For future prospects, a next step is the integration of multiple devices, where the flexible fabrication methods do offer a clear path toward circuits that couple multiple channels. Additionally, optimizing the device to exhibit strong conductance modulation for lower voltages would be of interest to bring electric potentials found in nature into the scope of possible inputs and reduce the energy consumption for conductance modulation. From a theoretical perspective, the understanding of the (origin of the) inhomogeneous space charge and the surface conductance is still somewhat limited. These contain (physical) parameters that are now partially chosen from a reasonable physical regime to yield good agreement, but do not directly follow from underlying physical equations. We also assume that the inhomogeneous ionic space charge distribution is constant, while it might well be voltage-dependent. Last, our theoretical model treats the complex porous structure in terms of slab-averages, thereby possibly missing out on detailed features. These constraints of the theoretical model could account for some of the discrepancies between theory and experiment, which is notable in the steady-state current in Fig. 1B and the decrease in conductance in Fig. 1F. For the purposes of this work, our current approach is sufficient, however, a more in-depth study could offer a more profound understanding of the interesting features of the channel.

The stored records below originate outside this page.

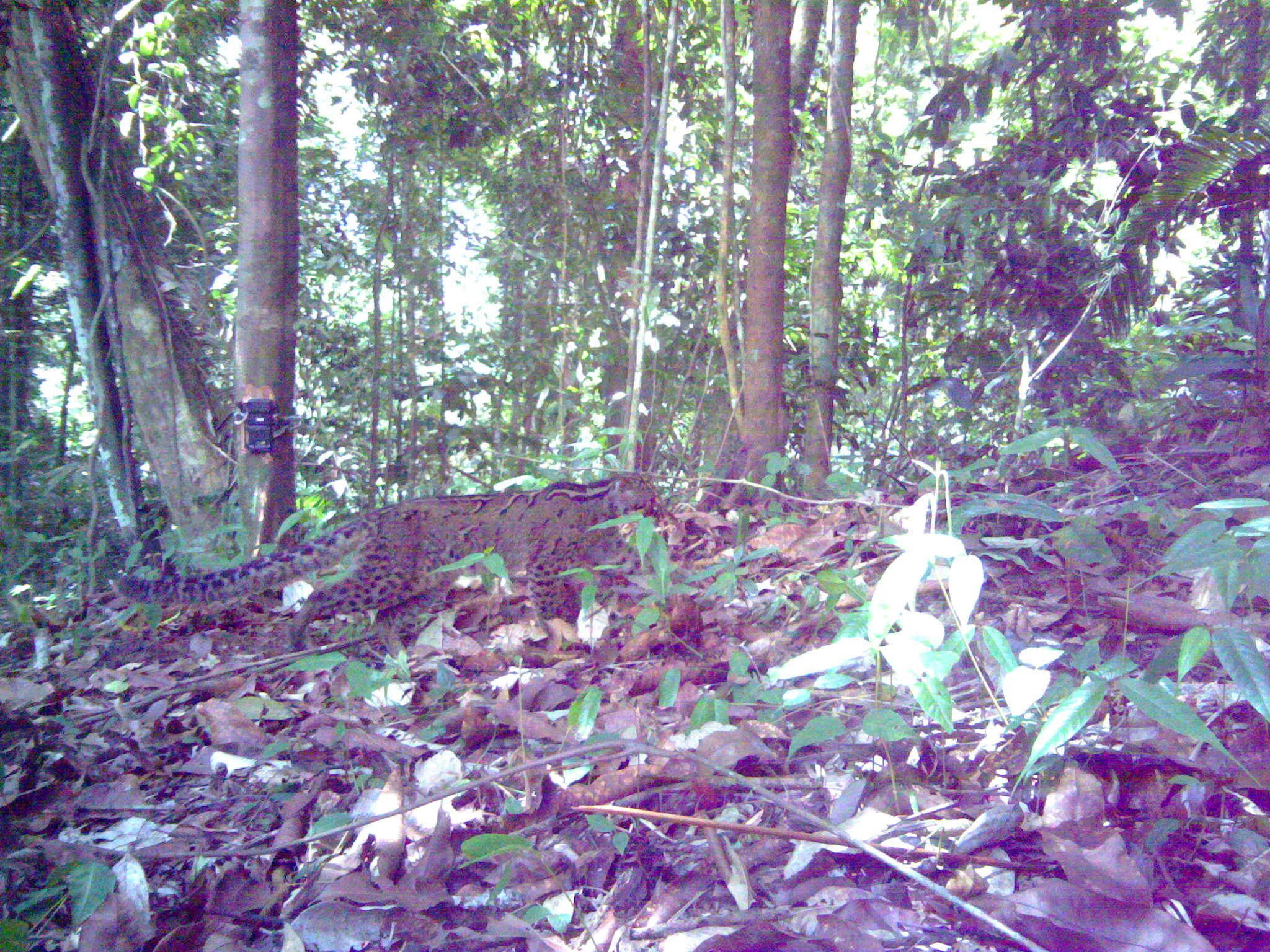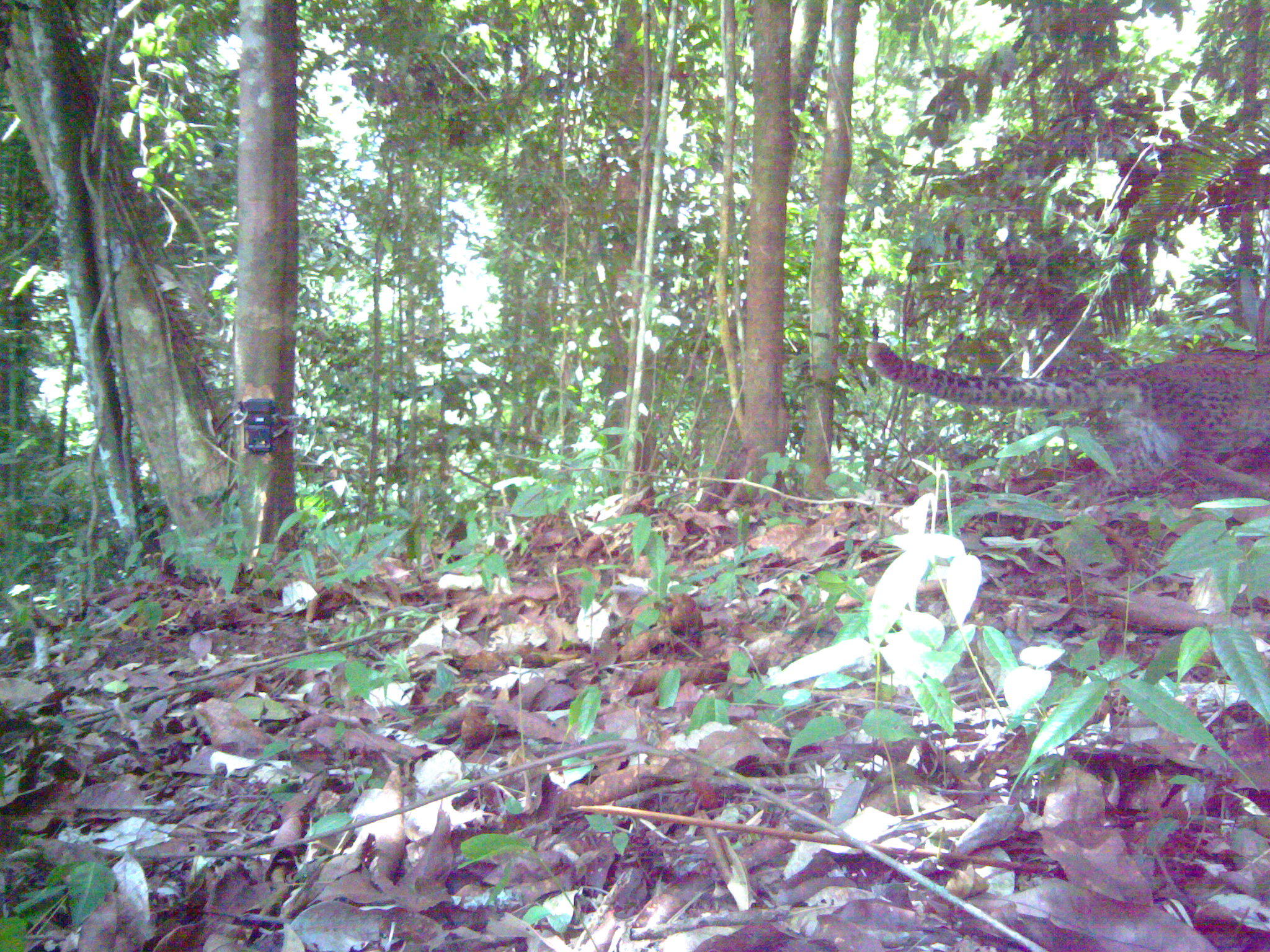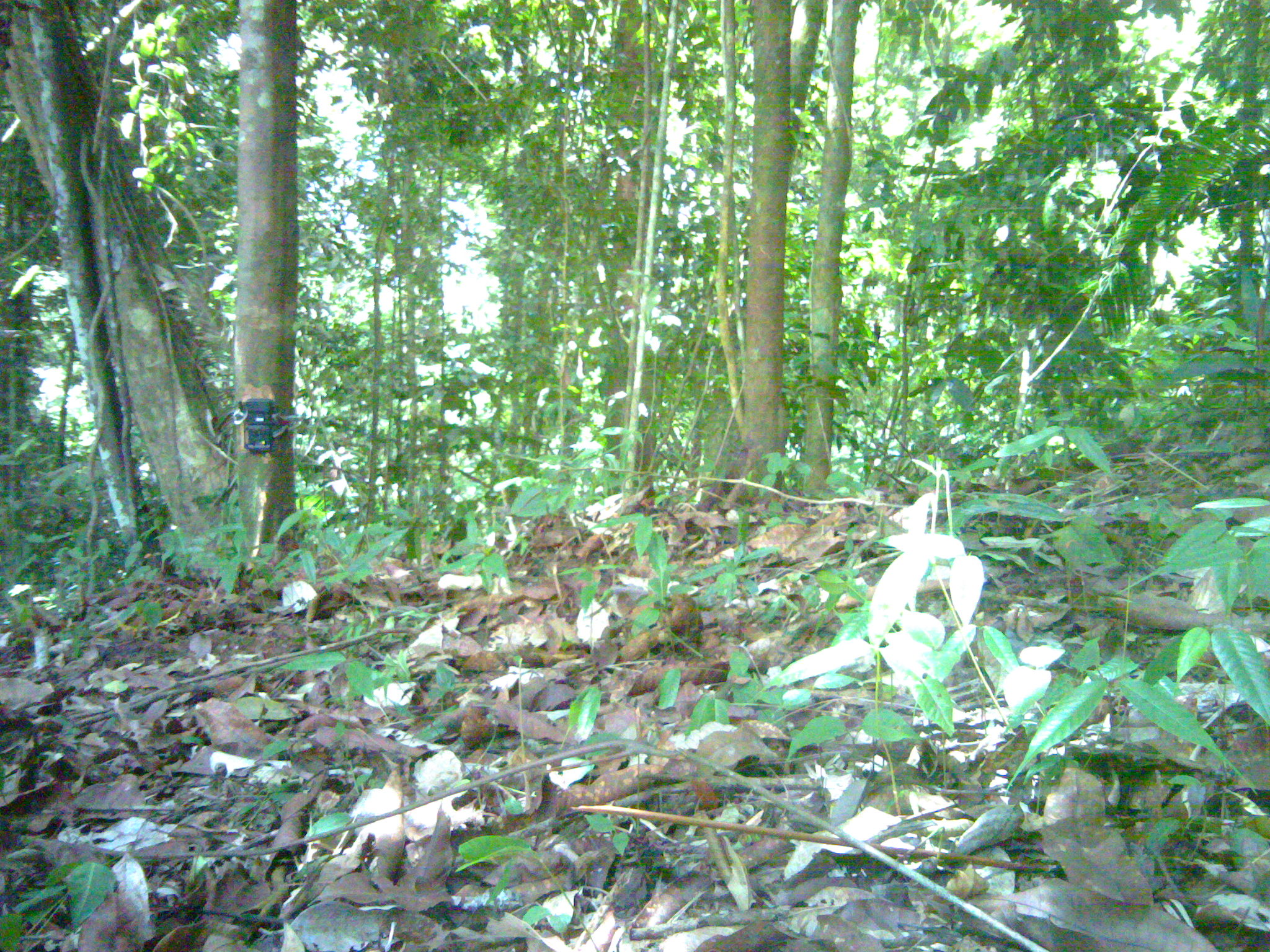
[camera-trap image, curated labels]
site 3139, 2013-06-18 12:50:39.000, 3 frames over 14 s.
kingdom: Animalia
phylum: Chordata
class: Mammalia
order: Carnivora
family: Felidae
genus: Pardofelis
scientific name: Pardofelis marmorata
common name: marbled cat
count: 1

In conclusion, in order to narrow the gap between the promise of aqueous iontronic neuromorphic computation and its implementation, our work demonstrates the capabilities of a fluidic memristor by employing it as an artificial synapse for carrying out neuromorphic reservoir computing. Temporal signals, in the form of voltage pulse trains, that together represent (handwritten) numbers were distinguished by individual channels for subsequent in silico classification with a simple readout function, demonstrating (at least) comparable performance to more conventional solid-state platforms (32–35). Additionally, the device is fabricated with a cost-effective easy soft-lithography process. The achieved computing properties are inspired and supported by a quantitative predictive theoretical model of the device dynamics. Consequently, our work establishes a solid foundation, both theoretically and experimentally, for future investigations into fluidic memristive systems and their application in aqueous neuromorphic computing architectures, paving the way for computing systems that more closely resemble the brain’s fascinating aqueous processes.

Materials and Methods

The fabrication of microchannel and formation of the NCNM for the fluidic memristor is similar to previously reported methods (36, 37) and is described in SI Appendix in detail. A master for multilayered channels (target heights are 5 μm for shallow channel and 100 μm for deep) was created using a multistep UV exposure with negative photoresist (PR, SU-8 2005, 3050, Microchem Co.). After surface treatment of the master with (3,3,3-trifluoropropyl)silane (452807, Sigma-Aldrich) for easy separation, Polydimethylsiloxane (PDMS, Sylgard, Dow Corning Korea Ltd., Korea) was poured and cured by heating. The detached PDMS device was bonded with a slide glass. The formation of NCNM was formed by a self-assembly of homogeneous nanoparticles with negative surface charge in the desired shallow channel using Laplace pressure to halt the solvent at the base and evaporation of solvent. A close-packed fcc was formed by the growth of the ordered lattice induced by the evaporation.